_Tasks to perform_
1. Name every committee member listed in the dissertation defense announcement.
2. From the dissertation defense announcement, extract the passage that opens with the words "The Kennedy College" and ends after "Time: 9 a.m.".
3. Extend the abstract in the dissertation defense announcement past its final sentence.
Text for analysis START
11/20/2023
By Maria Anthi Kouri

The Kennedy College of Sciences, Department of Physics and Applied Physics, invites you to attend a Ph.D. Dissertation defense by Maria Anthi Kouri on "Advanced modalities for molecular precision towards the enhancement of cancer diagnosis and therapy."

Degree: Doctor of Philosophy in Physics/Medical Physics
Defense Date: Tuesday, Nov. 21, 2023
Defense Time: 9 a.m.
Location: Olney 108A and via Zoom (Passcode: 609988)

Committee Members

  • Committee Chair/Advisor:​ Erno Sajo, Professor and Director of Medical Physics, Department of Physics and Applied Physics, Kennedy College of Science, University of Massachusetts Lowell
  • Co-Chair/Advisor: Professor Efstathios P. Efstathopoulos, 2nd Department of Radiology, Medical School, National and Kapodistrian University of Athens, Greece
  • Wilfred Ngwa, Adjunct Professor, Department of Physics and Applied Physics, Kennedy College of Science, University of Massachusetts Lowell
  • Dionysios Christodouleas, Associate Professor, Department of Chemistry, Center for Pathogen Research & Training (CPRT), Kennedy College of Science, University of Massachusetts Lowell

Abstract: The current study constitutes a comprehensive exploration of advanced molecular techniques for the enhancement of cancer diagnosis and therapy. It addresses the intricate challenges regarding the precise diagnosis, accurate localization, adequate surgical removal of malignancies and targeted therapy. The content is deeply rooted in the paradigm shift toward personalized medicine, which emphasizes the understanding of the unique molecular intricacies of each patient's malignancy.
Text for analysis END
Data for review START
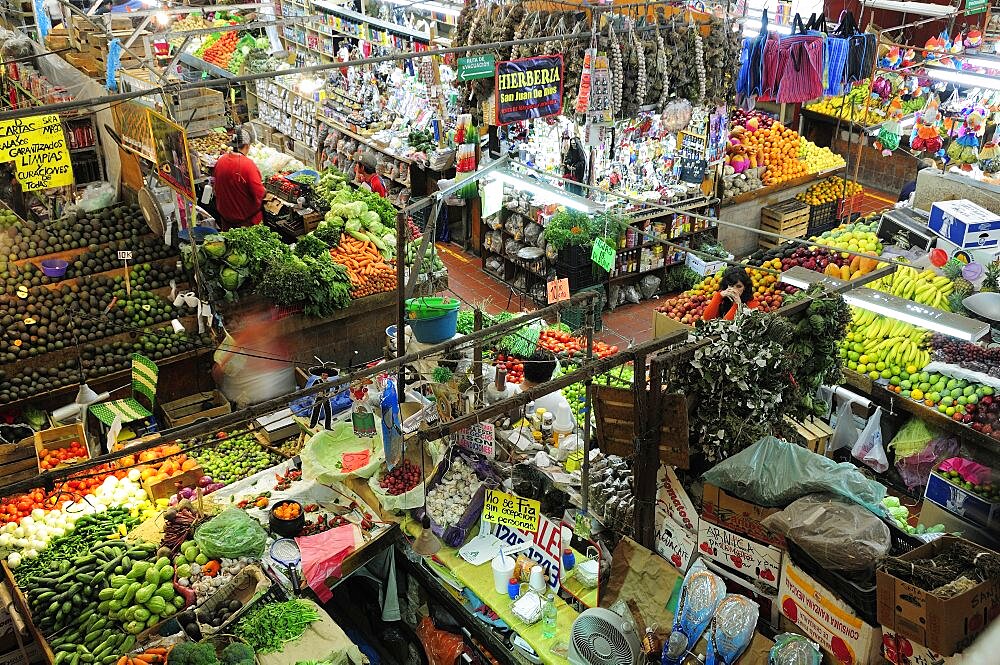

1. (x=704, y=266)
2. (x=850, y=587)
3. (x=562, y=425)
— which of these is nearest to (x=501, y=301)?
(x=704, y=266)

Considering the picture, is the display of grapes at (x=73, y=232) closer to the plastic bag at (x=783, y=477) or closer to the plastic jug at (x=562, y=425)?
the plastic jug at (x=562, y=425)

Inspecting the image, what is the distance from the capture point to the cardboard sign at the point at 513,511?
568 centimetres

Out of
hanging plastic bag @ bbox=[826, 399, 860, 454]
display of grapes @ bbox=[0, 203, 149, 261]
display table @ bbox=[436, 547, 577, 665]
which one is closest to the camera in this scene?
display table @ bbox=[436, 547, 577, 665]

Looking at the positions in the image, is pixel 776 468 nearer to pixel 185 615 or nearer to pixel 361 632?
pixel 361 632

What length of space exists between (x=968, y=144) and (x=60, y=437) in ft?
35.3

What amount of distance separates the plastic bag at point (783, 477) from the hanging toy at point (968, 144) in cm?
723

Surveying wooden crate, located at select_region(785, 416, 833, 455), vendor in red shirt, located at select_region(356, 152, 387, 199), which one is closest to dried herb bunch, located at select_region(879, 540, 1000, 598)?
wooden crate, located at select_region(785, 416, 833, 455)

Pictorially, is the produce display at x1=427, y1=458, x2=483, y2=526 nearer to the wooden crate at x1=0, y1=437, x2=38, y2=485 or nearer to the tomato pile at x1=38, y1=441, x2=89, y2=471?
the tomato pile at x1=38, y1=441, x2=89, y2=471

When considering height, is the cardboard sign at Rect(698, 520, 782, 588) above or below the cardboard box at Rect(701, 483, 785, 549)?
below

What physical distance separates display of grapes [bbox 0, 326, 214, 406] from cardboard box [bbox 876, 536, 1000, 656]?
21.4ft

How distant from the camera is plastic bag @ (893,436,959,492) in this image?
6.82m

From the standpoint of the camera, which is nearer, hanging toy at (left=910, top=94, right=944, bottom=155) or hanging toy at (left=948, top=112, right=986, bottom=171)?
hanging toy at (left=948, top=112, right=986, bottom=171)

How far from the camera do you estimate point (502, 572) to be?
560 cm

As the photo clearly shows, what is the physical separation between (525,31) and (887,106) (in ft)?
20.7
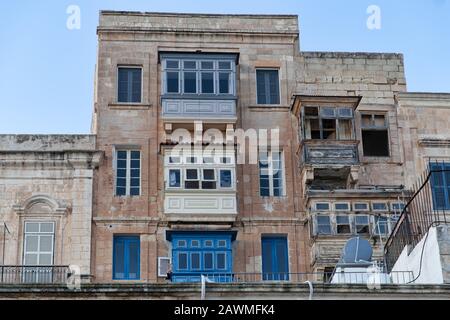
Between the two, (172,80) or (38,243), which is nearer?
(38,243)

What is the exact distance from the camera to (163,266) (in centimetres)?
3775

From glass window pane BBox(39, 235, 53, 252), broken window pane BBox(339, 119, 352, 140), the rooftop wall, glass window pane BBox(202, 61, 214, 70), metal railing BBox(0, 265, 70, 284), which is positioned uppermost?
glass window pane BBox(202, 61, 214, 70)

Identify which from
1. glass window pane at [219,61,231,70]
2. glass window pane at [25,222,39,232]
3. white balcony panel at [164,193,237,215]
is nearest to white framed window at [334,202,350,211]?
white balcony panel at [164,193,237,215]

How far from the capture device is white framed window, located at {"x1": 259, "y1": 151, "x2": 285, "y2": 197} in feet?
131

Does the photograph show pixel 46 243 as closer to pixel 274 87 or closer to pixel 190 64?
pixel 190 64

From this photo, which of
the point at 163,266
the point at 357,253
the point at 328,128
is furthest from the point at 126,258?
the point at 357,253

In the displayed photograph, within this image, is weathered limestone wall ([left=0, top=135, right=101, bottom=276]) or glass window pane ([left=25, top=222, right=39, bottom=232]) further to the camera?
glass window pane ([left=25, top=222, right=39, bottom=232])

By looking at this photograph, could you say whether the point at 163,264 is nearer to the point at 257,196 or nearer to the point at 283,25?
the point at 257,196

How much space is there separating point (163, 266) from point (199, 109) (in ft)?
19.1

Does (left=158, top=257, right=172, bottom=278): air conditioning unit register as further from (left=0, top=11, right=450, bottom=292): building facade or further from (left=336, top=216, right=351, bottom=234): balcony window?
(left=336, top=216, right=351, bottom=234): balcony window

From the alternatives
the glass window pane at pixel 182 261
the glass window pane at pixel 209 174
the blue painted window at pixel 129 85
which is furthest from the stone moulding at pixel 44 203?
the glass window pane at pixel 209 174

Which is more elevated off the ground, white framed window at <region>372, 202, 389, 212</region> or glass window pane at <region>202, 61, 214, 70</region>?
glass window pane at <region>202, 61, 214, 70</region>

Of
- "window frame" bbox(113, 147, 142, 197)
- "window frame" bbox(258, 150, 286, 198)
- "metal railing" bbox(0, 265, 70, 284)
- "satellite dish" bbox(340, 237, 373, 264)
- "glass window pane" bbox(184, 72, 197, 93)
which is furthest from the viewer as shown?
A: "glass window pane" bbox(184, 72, 197, 93)

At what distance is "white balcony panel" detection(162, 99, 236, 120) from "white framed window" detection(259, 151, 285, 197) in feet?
6.52
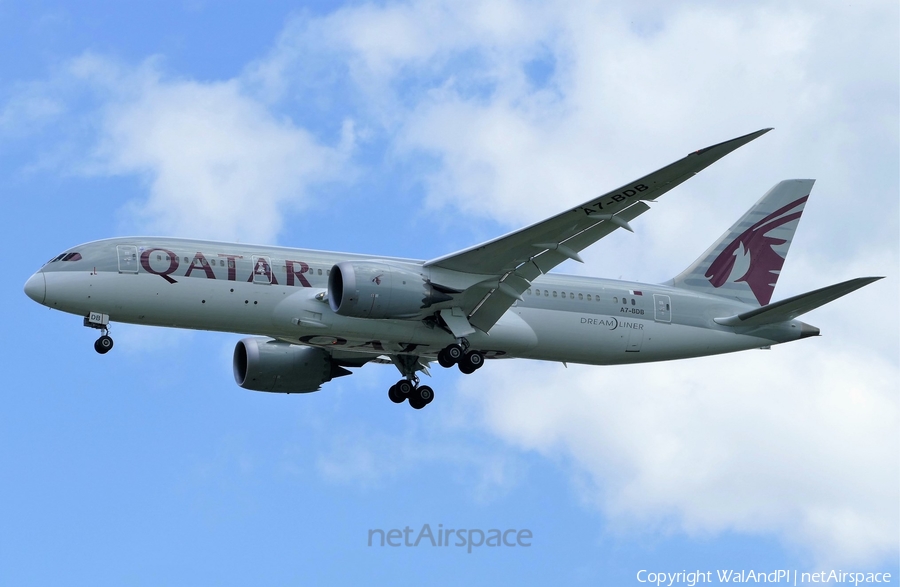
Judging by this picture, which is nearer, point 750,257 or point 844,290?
point 844,290

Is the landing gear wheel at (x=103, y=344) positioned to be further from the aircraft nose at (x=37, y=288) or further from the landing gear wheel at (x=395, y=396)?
the landing gear wheel at (x=395, y=396)

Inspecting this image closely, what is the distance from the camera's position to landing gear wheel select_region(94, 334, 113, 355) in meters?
35.6

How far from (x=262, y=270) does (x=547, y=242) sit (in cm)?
806

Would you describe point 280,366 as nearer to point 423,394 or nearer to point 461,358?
point 423,394

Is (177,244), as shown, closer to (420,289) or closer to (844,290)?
(420,289)

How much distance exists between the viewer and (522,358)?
40000 mm

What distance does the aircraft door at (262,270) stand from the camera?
118ft

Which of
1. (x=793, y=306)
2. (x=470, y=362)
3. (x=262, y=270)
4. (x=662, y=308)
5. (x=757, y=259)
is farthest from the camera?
(x=757, y=259)

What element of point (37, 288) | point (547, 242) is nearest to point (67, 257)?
point (37, 288)

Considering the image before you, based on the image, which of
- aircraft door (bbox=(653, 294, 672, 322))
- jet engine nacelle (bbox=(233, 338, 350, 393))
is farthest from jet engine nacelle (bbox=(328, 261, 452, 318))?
aircraft door (bbox=(653, 294, 672, 322))

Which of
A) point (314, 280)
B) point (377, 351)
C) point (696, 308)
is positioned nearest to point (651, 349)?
point (696, 308)

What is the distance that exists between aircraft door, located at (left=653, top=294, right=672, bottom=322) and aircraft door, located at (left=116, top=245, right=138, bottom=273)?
53.3 feet

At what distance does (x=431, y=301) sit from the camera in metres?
36.7

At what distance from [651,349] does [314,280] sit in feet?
37.0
Data for review END
_Expected outputs_
1. Erno Sajo, Efstathios P. Efstathopoulos, Wilfred Ngwa, Dionysios Christodouleas

2.
The Kennedy College of Sciences, Department of Physics and Applied Physics, invites you to attend a Ph.D. Dissertation defense by Maria Anthi Kouri on "Advanced modalities for molecular precision towards the enhancement of cancer diagnosis and therapy."

Degree: Doctor of Philosophy in Physics/Medical Physics
Defense Date: Tuesday, Nov. 21, 2023
Defense Time: 9 a.m.

3.
One of the primaries focuses of this research involves the utilization of Raman spectroscopy (RS) as an adjuvant diagnostic tool that offers molecular information. RS emerged as a powerful technique, offering real-time, in vivo acquisition and analysis of unique spectral fingerprints, revealing the molecular underpinnings of cancer with high sensitivity, specificity, and accuracy. Its objectivity and ability to provide biochemical information and to accurately differentiate cancerous from normal tissue was meticulously examined across various contexts.

Initially, ex vivo experiments were conducted obtaining micro-Raman spectra of malignant and normal colorectal tissues excised from ten patients who underwent open surgery. The biochemical changes in various Raman bands intensities, the lipid rich spectra in the normal samples and the intensity changes in the collagen and protein Raman bands evidenced the accurate spectroscopic discrimination between cancerous and normal tissue.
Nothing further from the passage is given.